## Objective
Each entry below must be repeated word for word.

--- begin Input data ---

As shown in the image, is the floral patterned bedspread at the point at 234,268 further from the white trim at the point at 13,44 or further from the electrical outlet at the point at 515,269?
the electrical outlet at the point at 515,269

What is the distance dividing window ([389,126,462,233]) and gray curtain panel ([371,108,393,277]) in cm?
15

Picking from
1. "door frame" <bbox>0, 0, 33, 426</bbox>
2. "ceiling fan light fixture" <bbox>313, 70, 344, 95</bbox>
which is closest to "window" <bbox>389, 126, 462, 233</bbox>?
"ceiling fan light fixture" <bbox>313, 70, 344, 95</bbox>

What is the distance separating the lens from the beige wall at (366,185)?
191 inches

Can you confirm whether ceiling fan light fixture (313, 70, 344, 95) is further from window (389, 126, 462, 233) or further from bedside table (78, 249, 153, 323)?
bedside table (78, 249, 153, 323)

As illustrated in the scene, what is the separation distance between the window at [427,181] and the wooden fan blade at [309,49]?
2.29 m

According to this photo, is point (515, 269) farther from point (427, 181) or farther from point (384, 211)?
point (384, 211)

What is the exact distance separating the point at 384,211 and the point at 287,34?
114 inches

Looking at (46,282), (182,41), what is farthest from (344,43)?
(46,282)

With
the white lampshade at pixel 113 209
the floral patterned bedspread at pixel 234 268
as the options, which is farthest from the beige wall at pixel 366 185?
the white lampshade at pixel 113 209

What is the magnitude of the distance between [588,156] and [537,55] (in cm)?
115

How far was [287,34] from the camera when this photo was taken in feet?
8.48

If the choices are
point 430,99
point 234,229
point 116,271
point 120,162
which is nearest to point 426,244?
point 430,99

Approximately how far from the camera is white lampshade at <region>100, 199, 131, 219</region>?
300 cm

--- end Input data ---

## Answer to the exercise
As shown in the image, is the floral patterned bedspread at the point at 234,268 further from the white trim at the point at 13,44 or further from the electrical outlet at the point at 515,269?
the electrical outlet at the point at 515,269

What is the distance dividing window ([389,126,462,233]) and gray curtain panel ([371,108,393,277]) in cm?
15

Picking from
1. "door frame" <bbox>0, 0, 33, 426</bbox>
2. "ceiling fan light fixture" <bbox>313, 70, 344, 95</bbox>
which is closest to "window" <bbox>389, 126, 462, 233</bbox>?
"ceiling fan light fixture" <bbox>313, 70, 344, 95</bbox>

What is the distance separating the lens from the beige wall at (366,185)?
191 inches

Can you confirm whether ceiling fan light fixture (313, 70, 344, 95) is further from window (389, 126, 462, 233) or further from bedside table (78, 249, 153, 323)?
bedside table (78, 249, 153, 323)

As illustrated in the scene, what is the separation distance between the window at [427,181] and the wooden fan blade at [309,49]?
2.29 m

According to this photo, is point (515, 269) farther from point (427, 181) or farther from point (384, 211)?
point (384, 211)

What is the exact distance separating the point at 384,211 and the point at 287,34?
114 inches

Looking at (46,282), (182,41), what is farthest from (344,43)?
(46,282)

With
the white lampshade at pixel 113 209
the floral patterned bedspread at pixel 234 268
as the options, which is farthest from the beige wall at pixel 366 185?
the white lampshade at pixel 113 209

What is the magnitude of the distance between [588,156] and [537,55] (in cm)?
115

How far was [287,34] from the camera when this photo was taken in feet?
8.48

If the choices are
point 430,99
point 234,229
point 116,271
point 120,162
which is nearest to point 426,244?
point 430,99

Approximately how far from the camera is white lampshade at <region>100, 199, 131, 219</region>?
300 cm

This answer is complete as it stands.